#### Consigne de travail
Rédigez la suite du texte sur l'histoire de la cigarette et des campagnes anti-tabac, en reprenant juste après sa dernière phrase.

#### Passage présenté
══════════

Les premières cigarettes avec filtre n’apparaissent qu’en 1950, et c’est à cette même période que les scientifiques constatent un lien direct entre le tabagisme et le cancer du poumon. Après cela, la première campagne anti-tabac voit le jour. Mais les exploitants essayent de convaincre que ce sont les anciennes cigarettes sans filtre qui sont très dangereuses alors que les cigarettes avec filtre sont tout à fait inoffensives. Lorsque cette théorie cessa de convaincre, on vit apparaître les cigarettes « light » puis les cigarettes « super light ». Ainsi, on soutient que fumer une cigarette n’est pas plus nocif que de boire du jus de pommes. C’est alors qu’on se mit à aromatiser les cigarettes : en 1960 les cigarettes mentholées deviennent très répandues. Vers 2002, aux Etats-Unis, les cigarettes mentholées constituaient 27% des ventes. Elles sont très populaires parmi les Afro-Américains.
Aujourd’hui, les campagnes anti-tabac coûtent cher. Les Etats-Unis, en particulier, dépensent beaucoup d’argent pour ces campagnes. Par exemple, la campagne qui s’est déroulée de mars à juin 2012, a coûté au gouvernement 54 millions d’euro, et elle aura également lieu cette année. Evidemment, ces campagnes anti-tabac obtiennent des résultats. De 1965 à 2006, le nombre de fumeurs aux Etats-Unis est passé de 42% à 20.8%.

══════════

#### Extrait de données
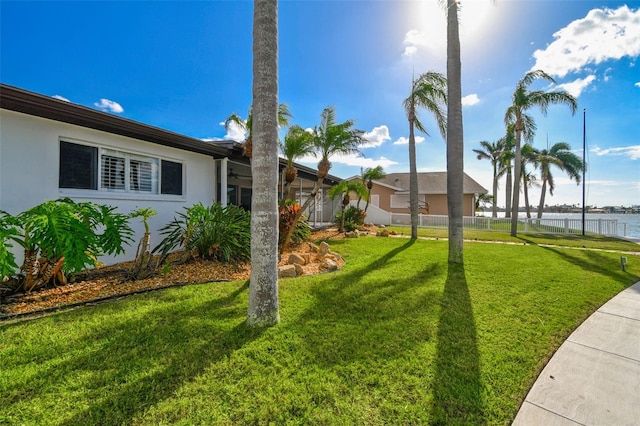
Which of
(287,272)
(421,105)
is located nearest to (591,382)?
(287,272)

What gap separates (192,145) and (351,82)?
306 inches

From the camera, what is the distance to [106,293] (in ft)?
15.3

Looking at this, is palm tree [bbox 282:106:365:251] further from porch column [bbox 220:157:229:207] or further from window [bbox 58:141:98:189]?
window [bbox 58:141:98:189]

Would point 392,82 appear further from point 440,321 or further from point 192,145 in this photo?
point 440,321

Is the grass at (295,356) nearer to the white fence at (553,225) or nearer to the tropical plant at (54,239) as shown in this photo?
the tropical plant at (54,239)

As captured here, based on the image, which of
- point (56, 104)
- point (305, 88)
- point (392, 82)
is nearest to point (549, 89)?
point (392, 82)

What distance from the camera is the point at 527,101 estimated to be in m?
14.3

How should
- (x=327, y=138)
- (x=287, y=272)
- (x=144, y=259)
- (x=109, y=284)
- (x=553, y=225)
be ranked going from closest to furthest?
(x=109, y=284)
(x=144, y=259)
(x=287, y=272)
(x=327, y=138)
(x=553, y=225)

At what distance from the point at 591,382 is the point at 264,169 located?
13.3 ft

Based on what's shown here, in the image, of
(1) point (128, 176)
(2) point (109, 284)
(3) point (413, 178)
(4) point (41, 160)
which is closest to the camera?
(2) point (109, 284)

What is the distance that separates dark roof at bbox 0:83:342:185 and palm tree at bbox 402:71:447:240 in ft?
29.0

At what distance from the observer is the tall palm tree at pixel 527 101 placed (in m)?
13.7

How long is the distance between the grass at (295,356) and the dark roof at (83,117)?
3850 mm

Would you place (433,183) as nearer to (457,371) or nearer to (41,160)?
(457,371)
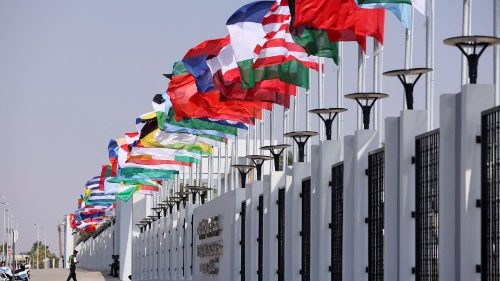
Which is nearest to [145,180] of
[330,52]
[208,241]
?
[208,241]

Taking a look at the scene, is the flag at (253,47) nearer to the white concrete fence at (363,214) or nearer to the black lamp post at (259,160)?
the white concrete fence at (363,214)

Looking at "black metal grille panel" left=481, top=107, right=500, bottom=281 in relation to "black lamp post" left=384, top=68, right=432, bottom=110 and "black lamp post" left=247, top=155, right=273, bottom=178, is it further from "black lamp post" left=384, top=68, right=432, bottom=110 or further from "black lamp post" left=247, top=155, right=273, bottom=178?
"black lamp post" left=247, top=155, right=273, bottom=178

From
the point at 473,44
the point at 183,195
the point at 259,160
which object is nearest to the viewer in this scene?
the point at 473,44

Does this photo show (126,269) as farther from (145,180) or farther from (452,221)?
(452,221)

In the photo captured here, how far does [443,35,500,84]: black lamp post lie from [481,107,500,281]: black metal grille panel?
85 centimetres

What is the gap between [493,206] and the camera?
20734 mm

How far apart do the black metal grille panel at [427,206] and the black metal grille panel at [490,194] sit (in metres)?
2.07

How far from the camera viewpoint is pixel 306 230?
1310 inches

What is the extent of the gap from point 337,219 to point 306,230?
10.4 feet

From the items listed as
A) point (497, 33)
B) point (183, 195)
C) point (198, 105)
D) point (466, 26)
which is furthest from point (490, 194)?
point (183, 195)

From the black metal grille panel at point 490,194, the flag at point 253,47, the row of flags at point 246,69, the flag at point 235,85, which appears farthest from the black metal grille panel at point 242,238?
the black metal grille panel at point 490,194

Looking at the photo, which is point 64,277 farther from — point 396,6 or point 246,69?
point 396,6

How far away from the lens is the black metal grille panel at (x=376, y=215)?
86.9 feet

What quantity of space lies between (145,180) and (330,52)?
115 feet
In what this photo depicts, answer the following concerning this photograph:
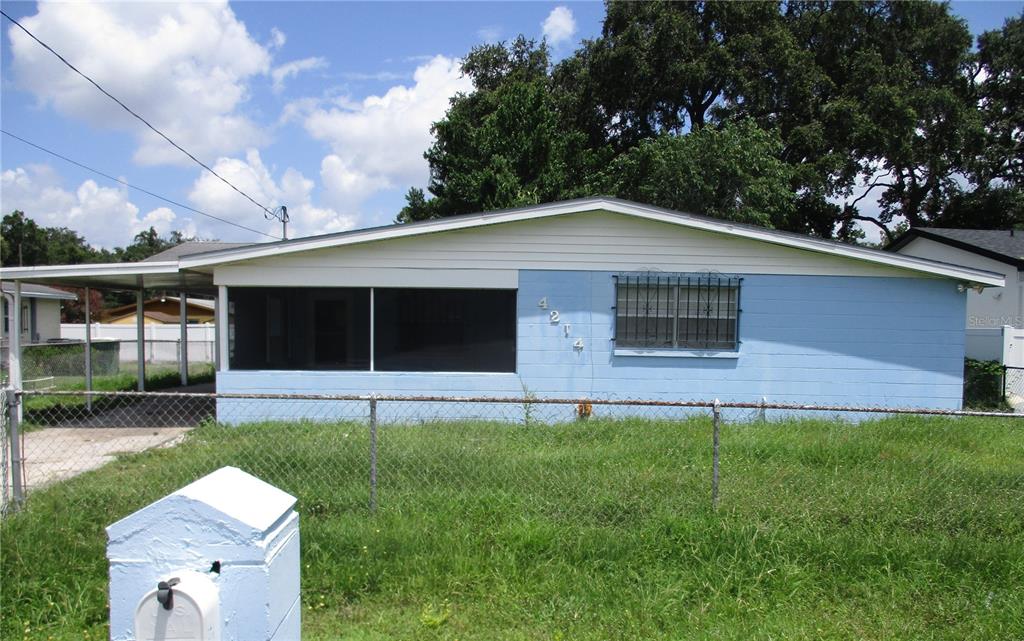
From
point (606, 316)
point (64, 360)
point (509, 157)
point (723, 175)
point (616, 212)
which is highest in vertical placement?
point (509, 157)

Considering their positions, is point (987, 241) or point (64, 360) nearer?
point (64, 360)

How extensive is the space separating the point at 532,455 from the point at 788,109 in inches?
869

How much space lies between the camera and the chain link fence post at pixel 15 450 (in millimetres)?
4674

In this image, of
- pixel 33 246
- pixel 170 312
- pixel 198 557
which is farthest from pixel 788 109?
pixel 33 246

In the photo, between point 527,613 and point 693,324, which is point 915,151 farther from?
point 527,613

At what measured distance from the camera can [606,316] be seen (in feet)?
31.4

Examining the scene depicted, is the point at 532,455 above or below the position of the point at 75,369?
above

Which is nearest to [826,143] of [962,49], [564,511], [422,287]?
[962,49]

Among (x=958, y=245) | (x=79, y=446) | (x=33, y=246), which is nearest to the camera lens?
(x=79, y=446)

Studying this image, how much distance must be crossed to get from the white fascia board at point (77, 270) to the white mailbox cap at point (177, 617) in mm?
7972

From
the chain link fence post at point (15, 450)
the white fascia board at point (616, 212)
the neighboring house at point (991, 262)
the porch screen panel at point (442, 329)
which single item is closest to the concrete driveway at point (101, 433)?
the chain link fence post at point (15, 450)

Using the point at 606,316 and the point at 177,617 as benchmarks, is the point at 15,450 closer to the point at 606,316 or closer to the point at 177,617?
the point at 177,617

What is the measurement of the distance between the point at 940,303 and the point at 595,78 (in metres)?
18.1

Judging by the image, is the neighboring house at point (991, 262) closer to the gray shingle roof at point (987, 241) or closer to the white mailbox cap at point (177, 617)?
the gray shingle roof at point (987, 241)
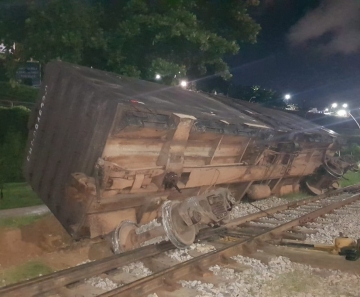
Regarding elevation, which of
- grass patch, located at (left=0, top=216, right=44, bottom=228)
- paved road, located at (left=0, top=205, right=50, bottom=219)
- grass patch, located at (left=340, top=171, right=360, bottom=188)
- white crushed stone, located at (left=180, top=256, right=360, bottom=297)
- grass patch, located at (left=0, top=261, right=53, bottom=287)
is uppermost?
white crushed stone, located at (left=180, top=256, right=360, bottom=297)

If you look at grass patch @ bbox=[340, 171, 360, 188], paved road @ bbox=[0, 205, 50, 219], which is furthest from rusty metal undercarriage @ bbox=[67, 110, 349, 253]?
grass patch @ bbox=[340, 171, 360, 188]

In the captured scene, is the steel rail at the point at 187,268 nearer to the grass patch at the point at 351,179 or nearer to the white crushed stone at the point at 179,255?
the white crushed stone at the point at 179,255

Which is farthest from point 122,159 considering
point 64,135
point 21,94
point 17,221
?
point 21,94

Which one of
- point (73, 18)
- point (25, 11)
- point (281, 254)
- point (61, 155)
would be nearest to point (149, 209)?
point (61, 155)

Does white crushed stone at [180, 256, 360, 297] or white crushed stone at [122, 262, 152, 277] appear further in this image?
white crushed stone at [122, 262, 152, 277]

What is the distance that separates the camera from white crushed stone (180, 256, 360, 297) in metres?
4.82

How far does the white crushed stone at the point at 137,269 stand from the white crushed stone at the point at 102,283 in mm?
460

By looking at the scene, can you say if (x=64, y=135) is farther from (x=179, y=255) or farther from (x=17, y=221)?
(x=179, y=255)

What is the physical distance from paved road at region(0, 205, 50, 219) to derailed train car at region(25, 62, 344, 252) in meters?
0.50

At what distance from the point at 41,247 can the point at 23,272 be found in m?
1.08

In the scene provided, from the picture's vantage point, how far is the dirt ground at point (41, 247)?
5.87 metres

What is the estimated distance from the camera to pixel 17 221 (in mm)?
6938

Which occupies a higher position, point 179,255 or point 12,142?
point 179,255

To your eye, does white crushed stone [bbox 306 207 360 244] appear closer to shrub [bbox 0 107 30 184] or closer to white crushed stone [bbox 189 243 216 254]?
white crushed stone [bbox 189 243 216 254]
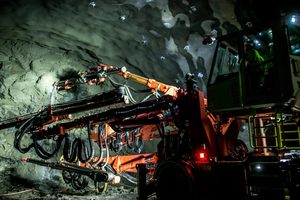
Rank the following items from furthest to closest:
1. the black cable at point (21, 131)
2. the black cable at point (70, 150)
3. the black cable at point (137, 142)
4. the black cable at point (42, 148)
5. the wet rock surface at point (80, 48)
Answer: the wet rock surface at point (80, 48), the black cable at point (137, 142), the black cable at point (42, 148), the black cable at point (70, 150), the black cable at point (21, 131)

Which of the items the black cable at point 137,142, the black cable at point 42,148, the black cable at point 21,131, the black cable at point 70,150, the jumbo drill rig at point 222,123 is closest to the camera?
the jumbo drill rig at point 222,123

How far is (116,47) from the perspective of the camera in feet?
37.6

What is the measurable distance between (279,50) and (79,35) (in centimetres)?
754

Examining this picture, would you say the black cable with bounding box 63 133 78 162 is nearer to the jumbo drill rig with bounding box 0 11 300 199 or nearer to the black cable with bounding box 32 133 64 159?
the jumbo drill rig with bounding box 0 11 300 199

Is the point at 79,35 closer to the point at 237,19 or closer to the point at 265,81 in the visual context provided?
the point at 237,19

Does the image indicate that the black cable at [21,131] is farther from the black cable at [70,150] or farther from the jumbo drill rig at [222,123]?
the black cable at [70,150]

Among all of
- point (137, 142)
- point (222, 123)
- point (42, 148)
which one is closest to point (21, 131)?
point (42, 148)

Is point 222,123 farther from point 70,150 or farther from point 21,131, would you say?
point 21,131

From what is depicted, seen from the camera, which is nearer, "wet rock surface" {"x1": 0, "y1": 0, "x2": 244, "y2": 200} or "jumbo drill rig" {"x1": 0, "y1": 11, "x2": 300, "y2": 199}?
"jumbo drill rig" {"x1": 0, "y1": 11, "x2": 300, "y2": 199}

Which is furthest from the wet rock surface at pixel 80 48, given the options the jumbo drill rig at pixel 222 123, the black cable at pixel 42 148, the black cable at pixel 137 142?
the jumbo drill rig at pixel 222 123

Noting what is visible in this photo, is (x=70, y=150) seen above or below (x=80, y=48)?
below

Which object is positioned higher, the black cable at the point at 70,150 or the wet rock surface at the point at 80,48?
the wet rock surface at the point at 80,48

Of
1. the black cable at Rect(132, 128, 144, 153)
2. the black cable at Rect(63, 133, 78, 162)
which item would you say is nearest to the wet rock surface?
the black cable at Rect(132, 128, 144, 153)

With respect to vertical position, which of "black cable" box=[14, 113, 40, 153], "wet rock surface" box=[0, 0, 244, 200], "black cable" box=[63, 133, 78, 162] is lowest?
"black cable" box=[63, 133, 78, 162]
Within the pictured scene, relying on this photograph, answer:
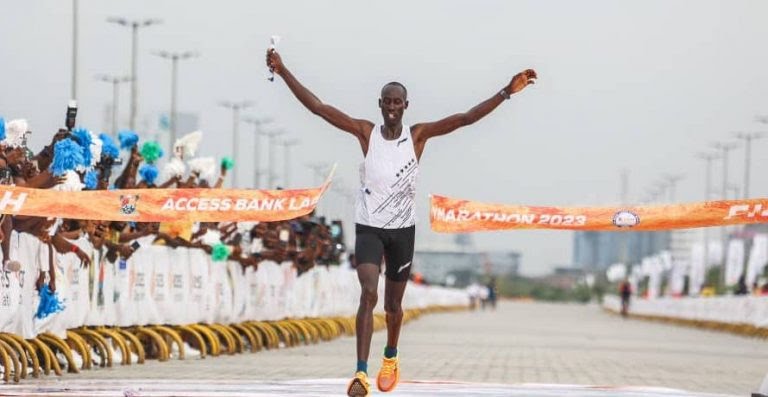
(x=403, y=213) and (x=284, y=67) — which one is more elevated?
(x=284, y=67)

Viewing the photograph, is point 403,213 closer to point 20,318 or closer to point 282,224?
point 20,318

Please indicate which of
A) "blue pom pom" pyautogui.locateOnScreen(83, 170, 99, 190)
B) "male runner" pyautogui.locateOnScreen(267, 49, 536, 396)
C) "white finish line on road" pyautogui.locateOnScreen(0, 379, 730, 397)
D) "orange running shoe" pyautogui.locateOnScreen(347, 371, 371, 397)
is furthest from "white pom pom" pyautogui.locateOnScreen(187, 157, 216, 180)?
"orange running shoe" pyautogui.locateOnScreen(347, 371, 371, 397)

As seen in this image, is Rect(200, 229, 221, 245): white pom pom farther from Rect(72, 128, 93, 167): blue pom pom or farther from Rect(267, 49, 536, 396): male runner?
Rect(267, 49, 536, 396): male runner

══════════

#### Réponse proposée
L’Europe investit beaucoup moins d’argent dans ces campagnes. Certes, aujourd’hui, on voit dans les films qu’il est interdit de fumer. Certes, il est interdit de fumer dans les cafés, dans les bars, dans les restaurants et dans les lieux publics. Certes, le prix des cigarettes augmente. Mais ces mesures n’ont convaincu les fumeurs d’arrêter que jusqu’à un certain point. On sait où il ne faut pas fumer. Mais dans les esprits, il n’y a pas d’idée précise de pourquoi il ne faut pas fumer. Aux Etats-Unis, on voit des vidéos dans lesquelles les fumeurs invétérés transmettent leur souffrance due à l’addiction. Est-ce que cela fonctionnerait pour l’auditoire européen ? Ou bien est-ce que ce serait finalement de la propagande et une pression sur l’esprit, comme dans ces films où les héros fument constamment.
L’alternative qui se présente à nous aujourd’hui, ce sont les cigarettes électroniques. Beaucoup pensent que le fait de passer à la cigarette électronique aide le fumeur à abandonner cette habitude nocive. Mais cette question est très contestable. C’est que ces cigarettes électroniques sans fumée contiennent peut-être autant de nicotine que les autres. L’unique avantage évident : la cigarette électronique ne nuit pas à la santé des non-fumeurs puisque la fumée qu’elle dégage est sans danger pour ceux qui se trouvent autour. Dans l’Union Européenne, on ne peut vendre que les cigarettes électroniques qui ne dépassent pas les 20 milligrammes de nicotine pour un millilitre de volume.
Oui, et en général, les cigarettes électroniques ne peuvent que plaire. Elles proposent un grand choix d’arômes, de la fraise jusqu’au café. Est-il possible que la cigarette électronique devienne une nouvelle illusion de goût ? Un tel goût enthousiasme le consommateur et on lui vendra de l’assurance. De la même façon qu’un acteur que l’on aime, qui, avec désinvolture, passe à l’écran en fumant une « Kent ». Et enveloppé par un arôme, l’homme fume de plus en plus, en s’identifiant à son film préféré de façon réaliste. Mais dans cette réalité, ce n’est pas trois heures de film, mais plusieurs années de film enfumé.